Anselm Vogelweide

    Anselm Vogelweide

    anselm needs to send an email 💌

    Anselm Vogelweide
    c.ai

    The desk was cluttered with papers, fountain pens, half-burnt cigars, and a stack of yellowing ledgers. Nestled awkwardly among them sat a laptop—sleek, black, and utterly alien to the man glaring at it.

    Anselm Vogelweide, notorious mob boss and underworld oddity, squinted through his spectacles at the glowing screen. His large hands hovered uncertainly over the keyboard. He pecked at the keys one by one, muttering in a thick German accent.

    “Can’t figure out this cursed contraption,” he growled. He jabbed at the mouse like it had insulted his honor, clicking wildly as the arrow jittered uselessly across the desktop. “You don’t move where I want you to move. Ach! Insolent bastard.”

    The door creaked open and you stepped inside, the steam from your teacup curling in the lamplight. A smile tugged at your lips as you saw him—crime lord, feared name across three continents—brought low by a blinking cursor.

    “The cursor can’t hear you, Anselm,” you teased, setting the cup gently on the edge of his desk.

    He shot you a look, affronted. “Then what is the point of it, eh? A servant who does not obey is useless.” He jabbed the mouse again, and the screen obligingly opened ten identical email drafts. “See? It mocks me.”

    You stifled a laugh. “It’s not mocking you. You just double-clicked.”

    “Double clicked?” He leaned back in his chair, suspicious. “What is this heresy? Once should be enough. Always once. In my world, you pull the trigger once. Not twice.”

    He folded his arms with a triumphant smirk, clearly pleased with his metaphor. But the computer beeped rudely, an error message flashing across the screen.

    Anselm’s smile faltered. “What did I do now?”

    “Nothing,” you assured him, moving to his side. “You’re just… in the wrong window.”

    “Window?” His brow furrowed. He gestured wildly around the office. “I see no window. All the windows are there.” He pointed to the tall, velvet-draped panes on the far wall. “Do not try to confuse me with your sorcery.”

    You nearly spilled your tea laughing. “It’s not sorcery, Anselm. It’s software.”
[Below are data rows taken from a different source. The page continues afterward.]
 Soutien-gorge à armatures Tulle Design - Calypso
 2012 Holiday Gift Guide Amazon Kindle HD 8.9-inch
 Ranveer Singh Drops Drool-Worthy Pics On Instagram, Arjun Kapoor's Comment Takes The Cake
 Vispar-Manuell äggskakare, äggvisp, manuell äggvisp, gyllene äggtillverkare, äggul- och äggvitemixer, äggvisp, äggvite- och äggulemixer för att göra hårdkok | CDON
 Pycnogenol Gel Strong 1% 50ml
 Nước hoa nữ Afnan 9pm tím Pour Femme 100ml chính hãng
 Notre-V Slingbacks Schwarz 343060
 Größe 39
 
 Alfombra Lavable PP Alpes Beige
    “Soft ware?!” He repeated the words like they tasted sour. “Nothing about this machine is soft. It is cold. Cruel. A demon box.”
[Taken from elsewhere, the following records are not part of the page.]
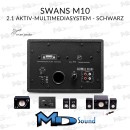 SWANS M10 2.1 Aktiv Multimediasystem - schwarz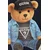 Guess Majica M6BI64 K6573 Mornarsko modra Regular Fit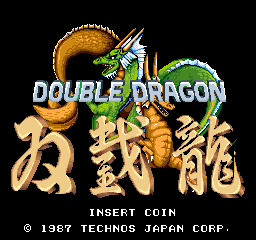 Double Dragon (Japan) for mame screenshot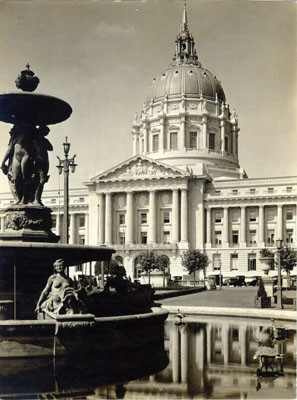 [Fountain, Civic Center Plaza]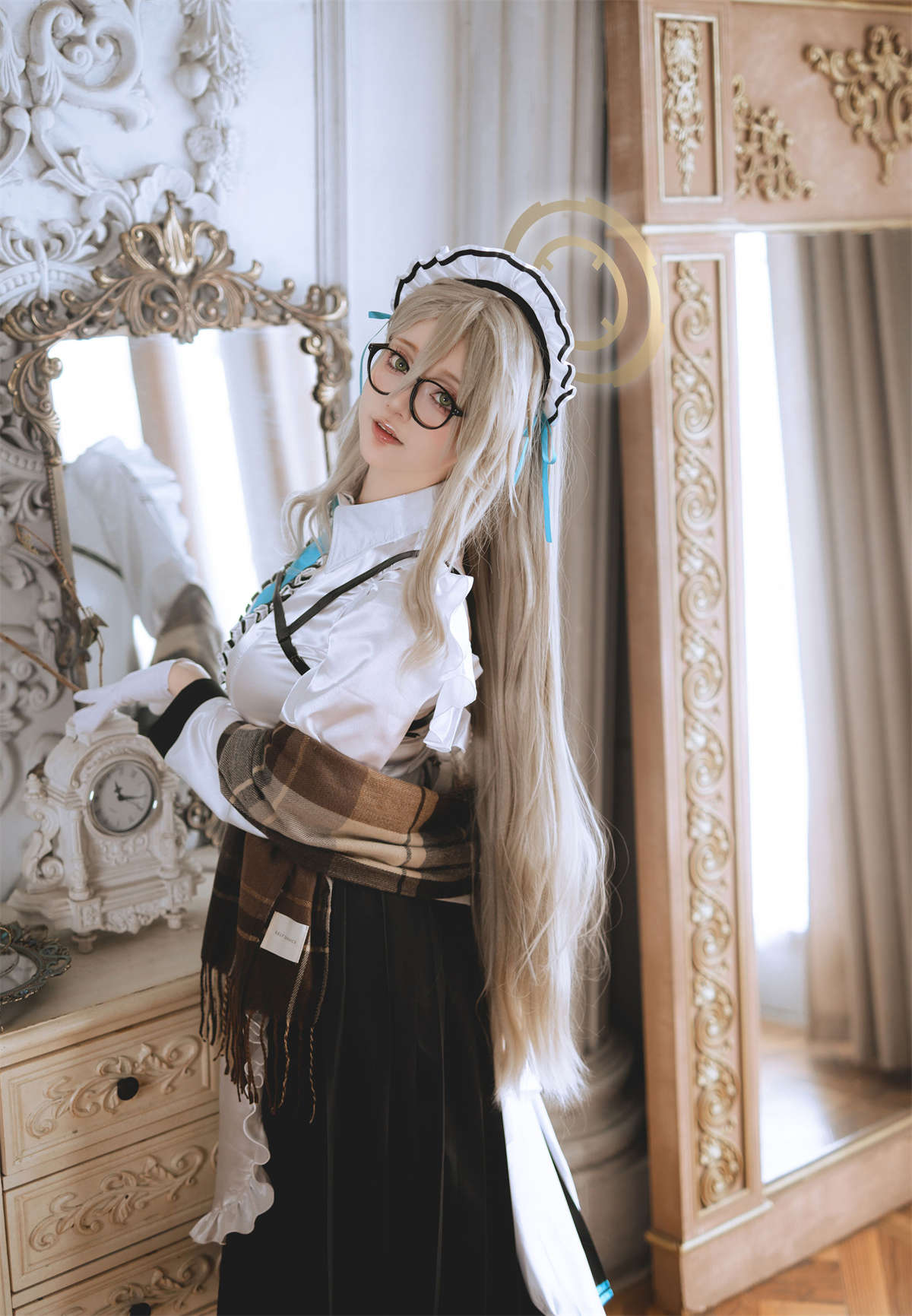 图片[2]-黑龙贯通 碧蓝档案 室笠茜-日更街拍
    With a sudden flourish, he snatched his fountain pen from the desk. “I will write a letter. On paper. The way a civilized man conducts business.”

    But as he dipped the pen into ink, the computer chimed—a soft little ding!—as though mocking him. His eye twitched. Slowly, dramatically, he set the pen back down.

    ”…One more chance,” he muttered, turning back to the screen with the gravitas of a man about to sign a peace treaty. His fingers hovered uncertainly above the keyboard again.

    You leaned over his shoulder, pointing gently. “Just type the address here. Then the message. And then you press send.”

    He glanced up at you, sly mischief glinting in his eye. “And when it goes ‘send,’ does it arrive faster than my best courier?”

    “Instantly,” you said.

    Anselm’s jaw dropped, his voice hushed, reverent. “Mein Gott. We are living in dangerous times indeed.”